TASK GOAL
Pull out the records that begin with the line containing "Colombia podría enfrentar" and end with the line containing "Pearl Harbor- история", and reproduce them word for word. Include both of those lines.

PROVIDED INFORMATION
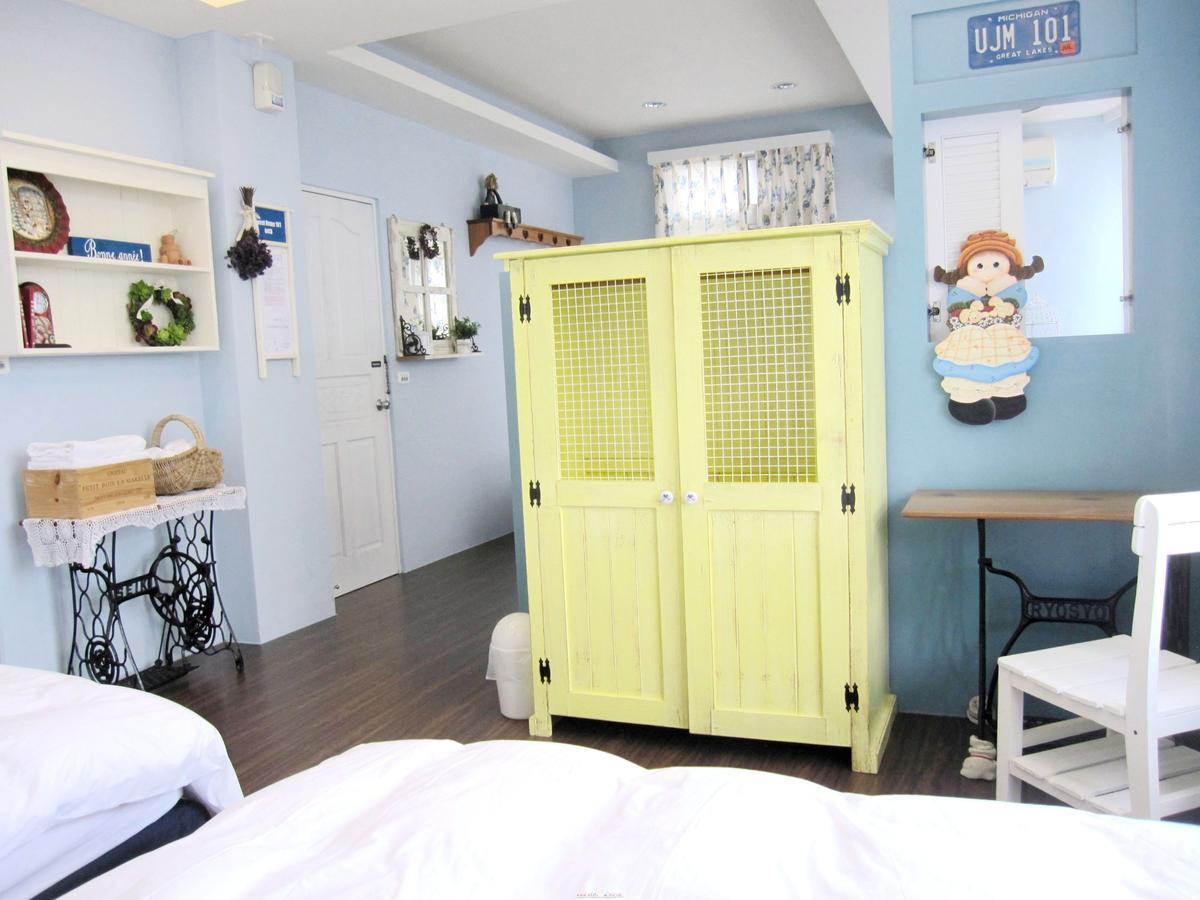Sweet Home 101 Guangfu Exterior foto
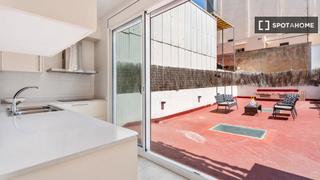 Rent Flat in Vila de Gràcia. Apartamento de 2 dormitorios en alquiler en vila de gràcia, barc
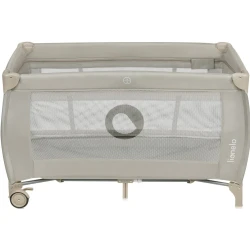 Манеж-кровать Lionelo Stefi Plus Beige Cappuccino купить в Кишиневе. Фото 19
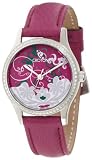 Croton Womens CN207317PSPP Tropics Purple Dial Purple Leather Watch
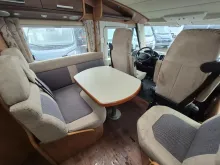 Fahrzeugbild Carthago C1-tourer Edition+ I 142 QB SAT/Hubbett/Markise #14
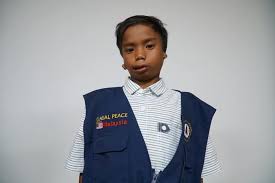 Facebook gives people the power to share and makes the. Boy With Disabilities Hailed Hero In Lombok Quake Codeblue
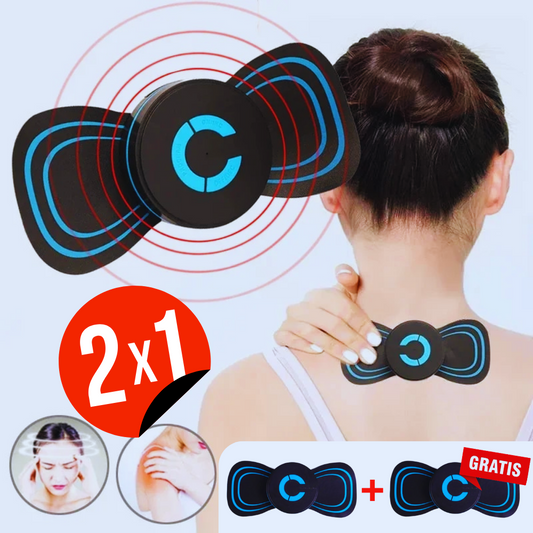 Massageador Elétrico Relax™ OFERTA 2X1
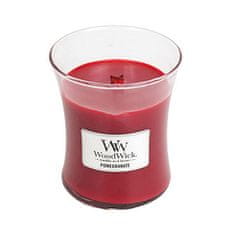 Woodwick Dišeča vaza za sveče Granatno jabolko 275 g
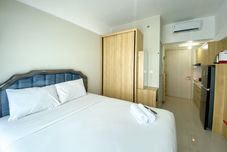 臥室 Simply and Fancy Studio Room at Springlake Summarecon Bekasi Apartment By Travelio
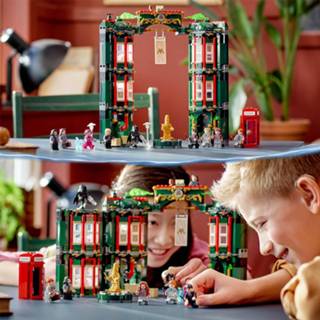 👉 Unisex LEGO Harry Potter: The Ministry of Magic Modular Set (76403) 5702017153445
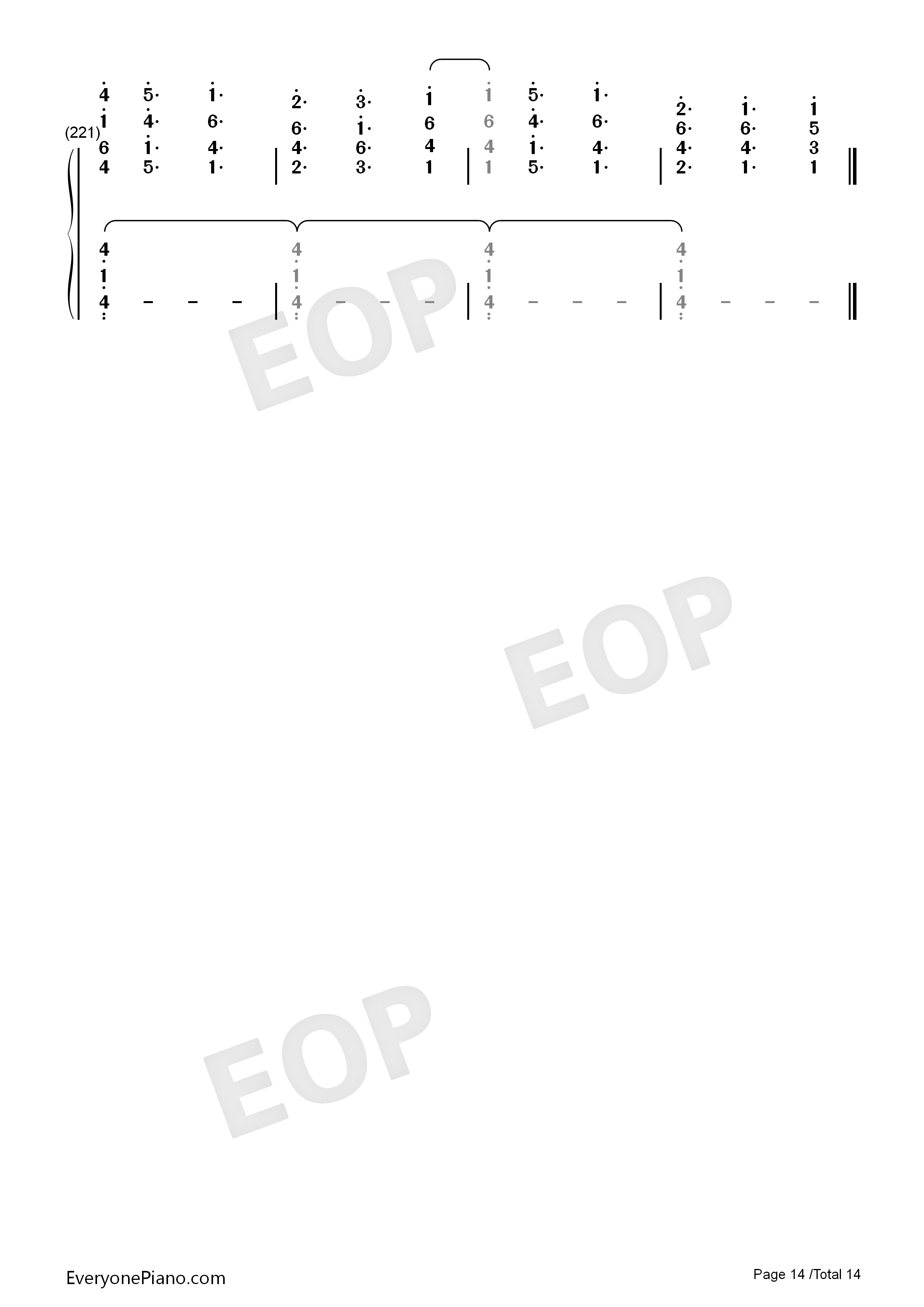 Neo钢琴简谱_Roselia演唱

--

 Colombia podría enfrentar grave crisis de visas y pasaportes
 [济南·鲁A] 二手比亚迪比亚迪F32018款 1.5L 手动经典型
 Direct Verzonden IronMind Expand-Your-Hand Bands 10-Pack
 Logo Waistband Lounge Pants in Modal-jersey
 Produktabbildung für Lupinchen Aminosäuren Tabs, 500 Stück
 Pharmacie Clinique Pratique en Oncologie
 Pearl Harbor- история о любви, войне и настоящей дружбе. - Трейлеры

---

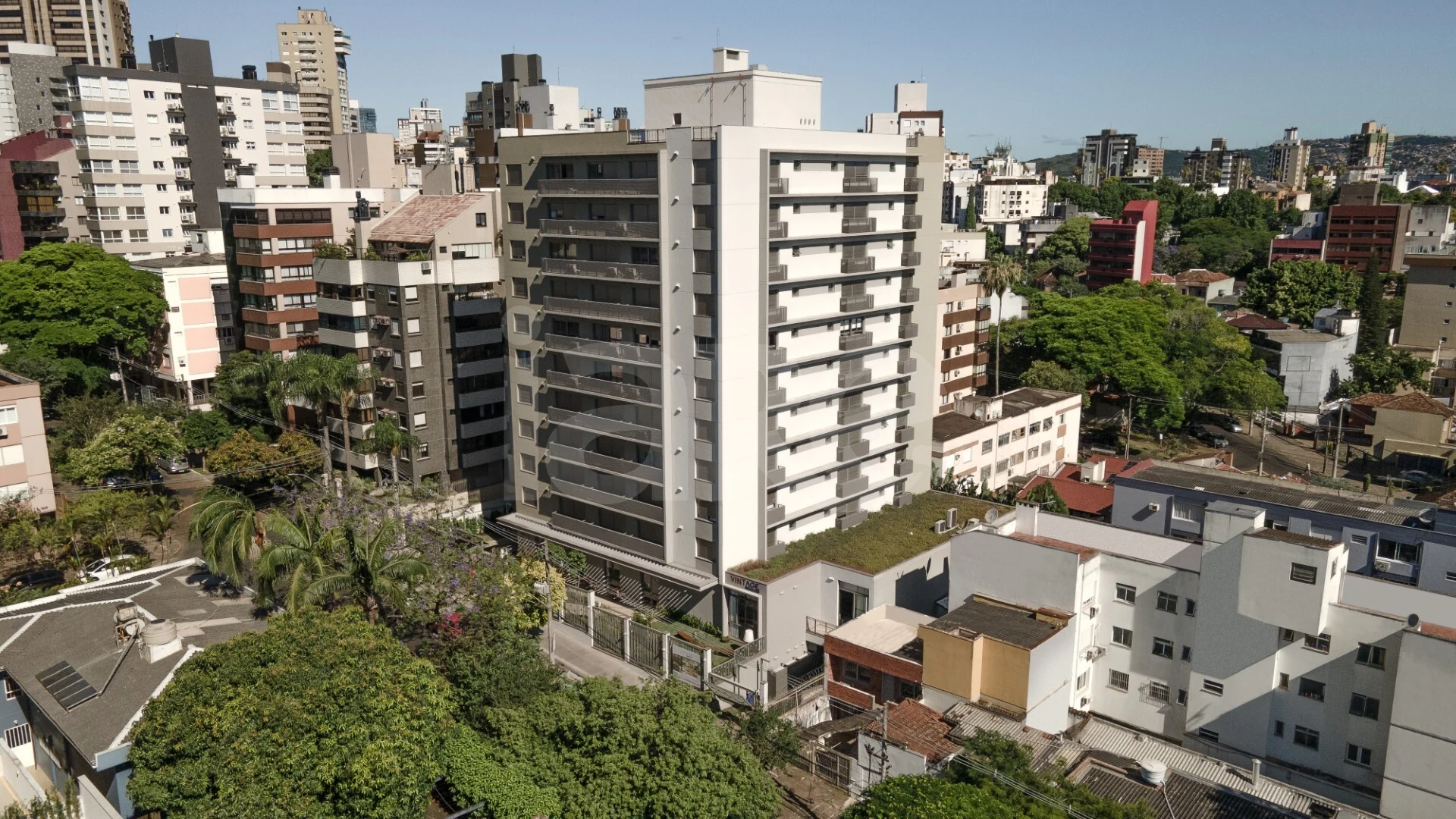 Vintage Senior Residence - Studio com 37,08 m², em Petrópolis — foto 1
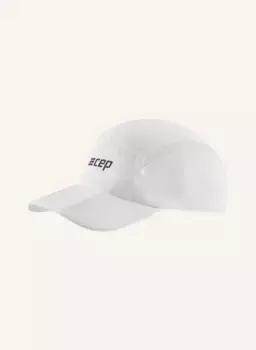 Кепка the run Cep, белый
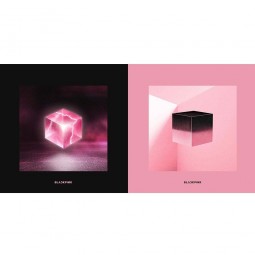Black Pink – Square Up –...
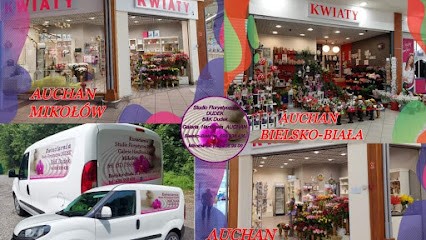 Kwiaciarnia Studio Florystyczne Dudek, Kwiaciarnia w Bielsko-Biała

ANSWER TO THIS PROBLEM
 Colombia podría enfrentar grave crisis de visas y pasaportes
 [济南·鲁A] 二手比亚迪比亚迪F32018款 1.5L 手动经典型
 Direct Verzonden IronMind Expand-Your-Hand Bands 10-Pack
 Logo Waistband Lounge Pants in Modal-jersey
 Produktabbildung für Lupinchen Aminosäuren Tabs, 500 Stück
 Pharmacie Clinique Pratique en Oncologie
 Pearl Harbor- история о любви, войне и настоящей дружбе. - Трейлеры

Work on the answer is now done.